Kurt Kleiner wrote:
In order for various DIgital Rights Managment schemes to work to prevent piracy, the digital players can only play works you have rights to play. This requires that the rights be encoded in the digital media, and signed in such a way to prevent forgery or undetected modification. If it isn't signed, or isn't signed by a trusted (in the eyes of the DRM software) party, the DRM software won't play the media.On 30-Jan-2003 John Chambers wrote:This sort of site is a real threat to the recording industry, and is really what the "music piracy" fuss is all about. Their main goal is to take control of the Internet and put distribution back into the hands of the oligopoly. The Internet can't be killed, but there is still a chance that it can be made illegal for you and me to put our own stuff online. If they can do this, they can then force us to sign over our rights to our own stuff to get it online, and they'll be back in the saddle.I followed you this far. But are there any laws or technical proposals being made right now that would make it impossible to put your own stuff online? Or are you worried that that's their next target? The only things I've heard about so far, while draconian, do seem to be aimed at piracy. But maybe I'm missing something.

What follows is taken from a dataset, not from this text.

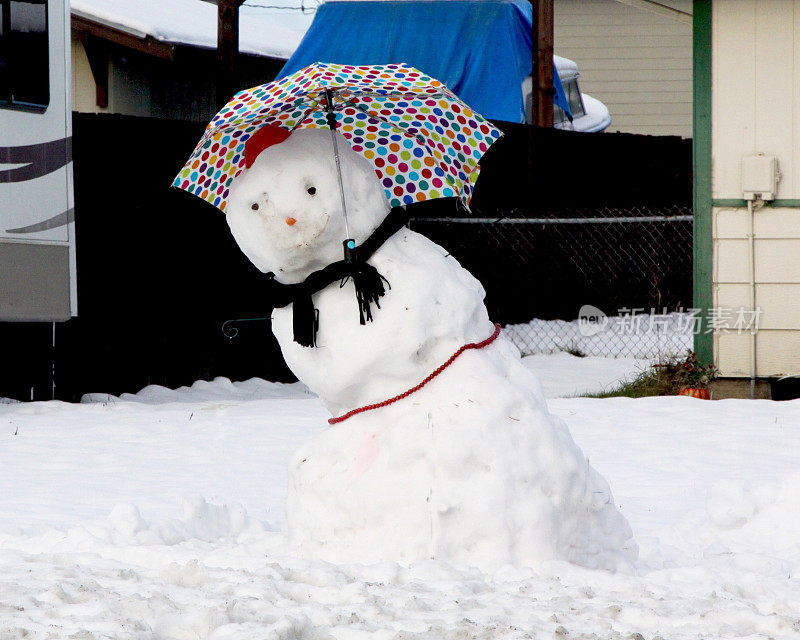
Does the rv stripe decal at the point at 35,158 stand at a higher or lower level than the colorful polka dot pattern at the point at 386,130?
higher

If this DRM scheme is to suceed, it has to be mandatory and non-DRM channels have to be prohibited. Otherwise, consumers who don't want to deal with the DRM BS will simply use existing or new non-DRM tools.
Guess who will control the "trusted" signing keys? Guess how successful any DRM policy will be?
There is an old saying that "The Internet treats censorship as damage, and routes around it." I think it can be updated to say "The Internet treats abusive copyrights as damage, and routes around it."